# Left Over Pizza, crispy crust, on the stove top



## HDRock (Dec 10, 2012)

If you have ever nuked, Left over Pizza, you know it's kinda mushy.
In the past some times, I would heat up the oven ,nuke the pizza for a minute or so then put it in the oven for 5 to 7 min, and would be nice and crispy on the bottom, now I nuke it, then just put it on a piece of heavy duty tin foil, on the stove top for 3 to 5 min depending how hot it is.
No need to heat oven, you can pick up the foil and put it on a plate,with out burning fingers, I only heat up a couple pieces at a time. Mmm, Mmmm, good


----------



## pen (Dec 10, 2012)

Alright, so I understand it's not easy to share pizza with internet folks, but would a teaser pic have killed ya???? 

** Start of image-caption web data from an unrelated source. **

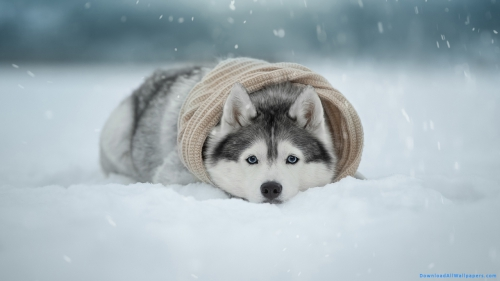 Cold, Winter, Ice, Snow, Sleeping, Resting, Lying, Dog In Snow, Dog Resting On Snow, Dog Lying On Snow, Dog, Husky, Siberian, Husky Dog, Siberian Dog, Siberian Husky, Siberian Husky Dog, Siberian Husky Dog Lying On Snow,Siberian Husky Dog In Snow, Photo Shoot, Outdoor, Snowflakes, Snowfall, Scarf, Cold, Winter, Ice, Snow, Sleeping, Resting, Lying, Dog In Snow, Dog Resting On Snow, Dog Lying On Snow, Dog, Husky, Siberian, Husky Dog, Siberian Dog, Siberian Husky, Siberian Husky Dog, Siberian Husky Dog Lying On Snow,Siberian Husky Dog In Snow, Pet Animal, Photo Shoot, Outdoor, Scarf, Snowfall, Snowflakes, DAW412, Download, Wallpapers, HD, Latest, Siberian Husky Dog Wallpapers, Dog Wallpapers, Pet Animal, Animal Wallpapers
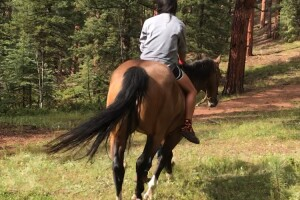Sophia Tang_Colorado Trail_horse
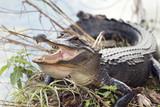 American Alligator Basking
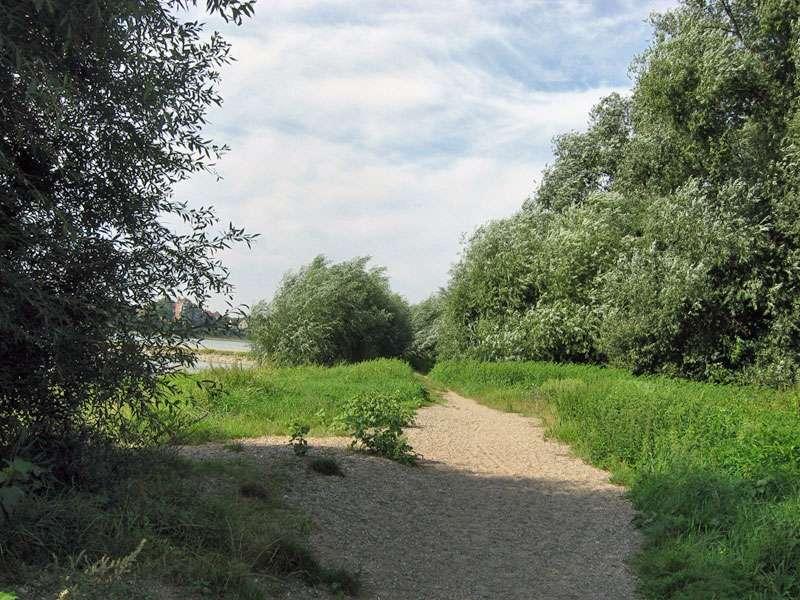 Weg am Rheinufer bei Düsseldorf-Volmerswerth; Foto: 31.08.2008, Düsseldorf-Volmerswerth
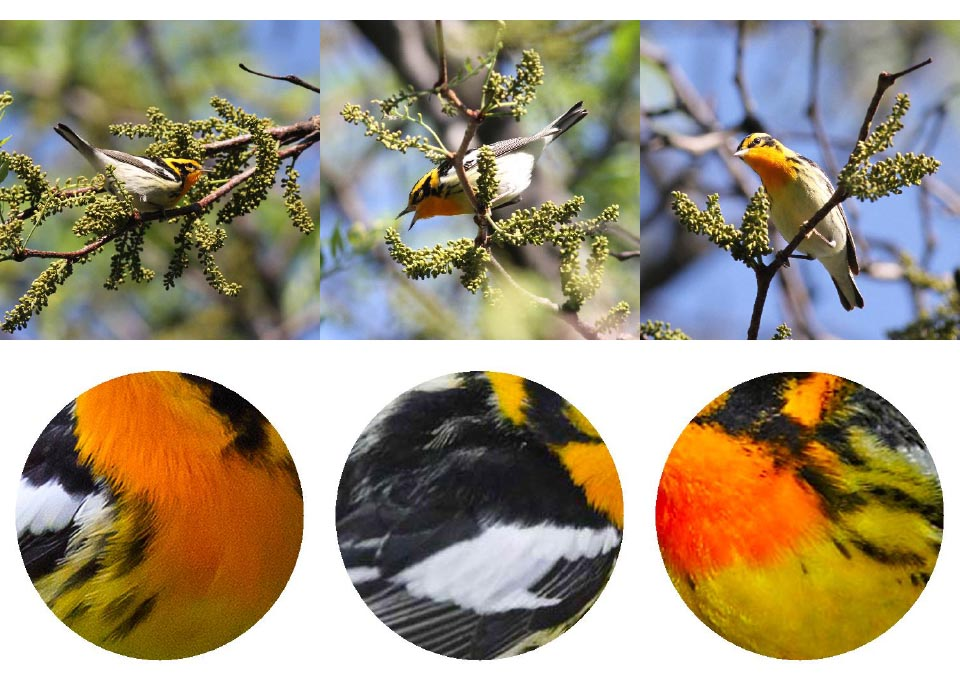Top: Blackburnian Warbler. Photos: Geoffrey Williamson 2017 Bottom: Blackburnian Warbler 2017 Jennifer Hoffman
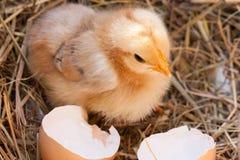 Κοτόπουλο μωρών με σπασμένο eggshell στη φωλιά αχύρου Στοκ φωτογραφία με δικαίωμα ελεύθερης χρήσης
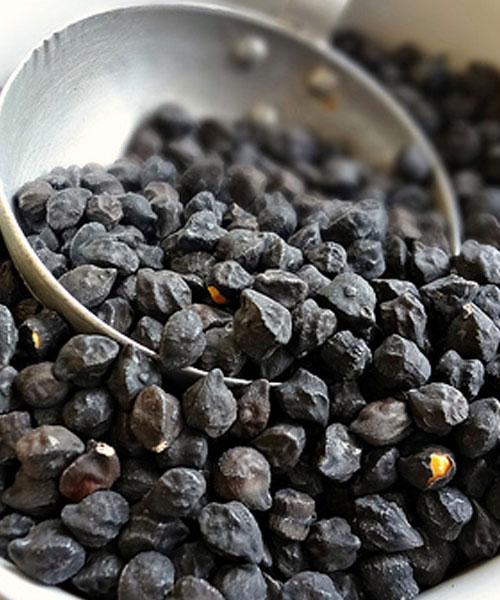 Cece nero della Murgia carsica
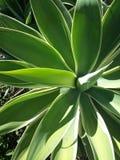 Colore del cactus Immagini Stock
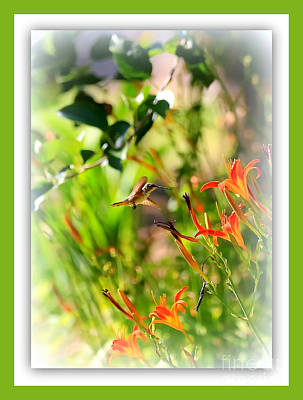 Birds Photograph - Hummingbird In The Daylilies With Green Border by Carol Groenen
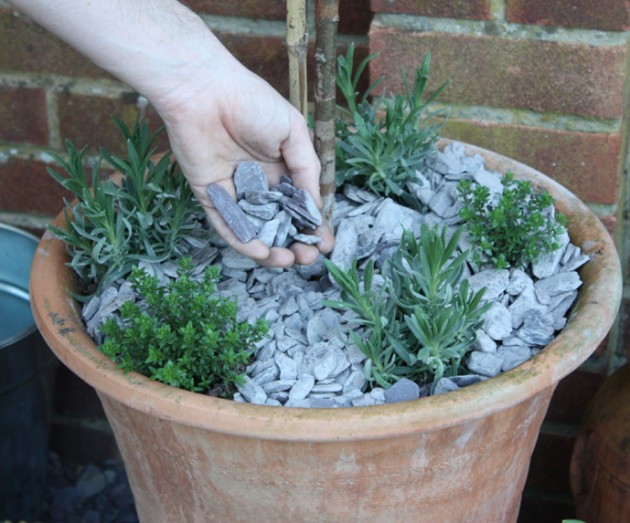Insect repellent patio planter reader offer amateur gardening - Growing lavender pot ...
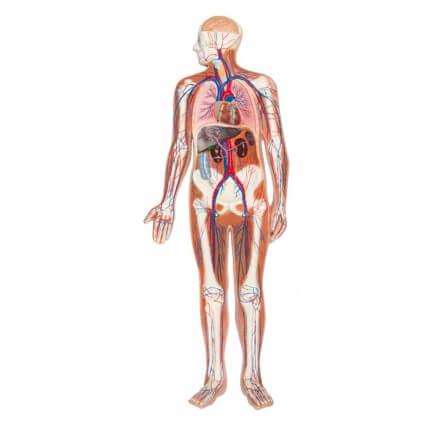 Modèle en relief de la circulation sanguine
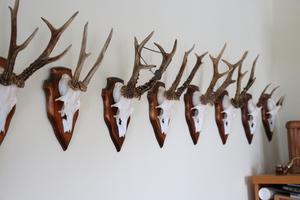Väggarna hemma i lägenhet pryds av jakttroféer.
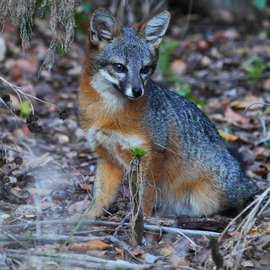 The Remarkable Comeback of the Channel Islands Fox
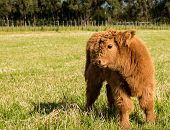 foto of highland-cattle  - Brown hair highland calf in a New Zealand paddock - JPG
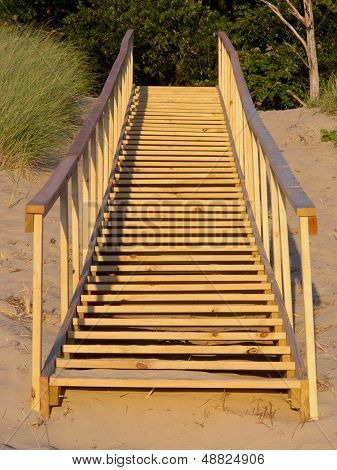 Save The Dunes - Use The Steps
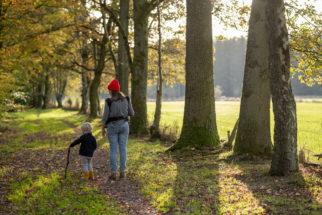 TOP 5 : découvrez nos plus belles balades d'automne à faire en Ardenne
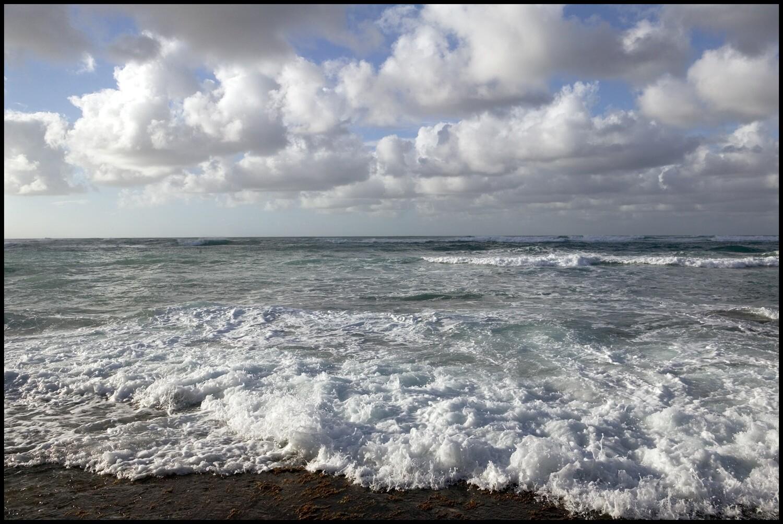 Surf - Oahu, HI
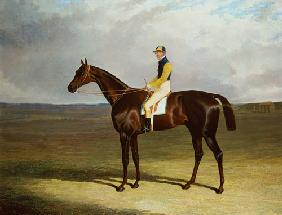Mr. M. Stanley's 'Crutch' on Newmarket Heath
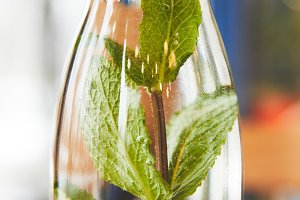 Green mint herb in glass bottle with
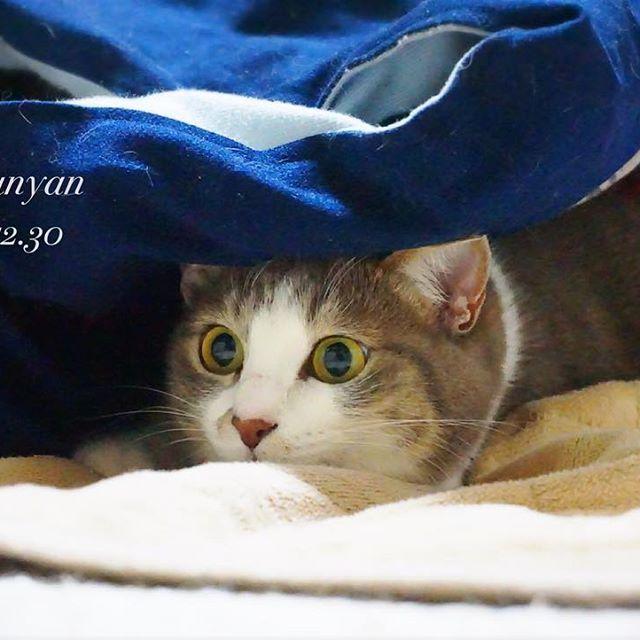 獲物を狙う咲ちゃん(*ΦωΦ)✨この瞳孔が真ん丸に開いた目と顔がたまらなく好きなのです!😹💕 #ファインダー越しの私の世界 #ミラーレス一眼 #カメラ女子 #写真好きな人と繋がりたい #写真撮ってる人と繋がりたい #猫好きさんと繋がりたい #猫 #ネコ部 #にゃんすたぐらむ #愛猫 #可愛い #咲ちゃん #咲 #狙う目 #まんまるおめめ #猫の目 #サバシロ #サバシロ猫 #トラ猫 #cat #cats #cute #cateyes #catsofinstagram #gato #sonya6000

Moved the thread over to the inglenook.

pen


----------



## HDRock (Dec 10, 2012)

pen said:


> Alright, so I understand it's not easy to share pizza with internet folks, but would a teaser pic have killed ya????
> 
> Moved the thread over to the inglenook.
> 
> pen


That's fine I wasn't sure where to post  it.
How'd you know I was having it tonight 
Best I can do ,last two pieces


----------



## pen (Dec 10, 2012)

cruel, just plain cruel


----------



## pgmr (Dec 11, 2012)

This works well on the kitchen stove in a skillet as well.


----------



## Hearth Mistress (Dec 11, 2012)

Never thought of this! I have made pork n beans but never re-heated pizza, never even occured to me - brilliant!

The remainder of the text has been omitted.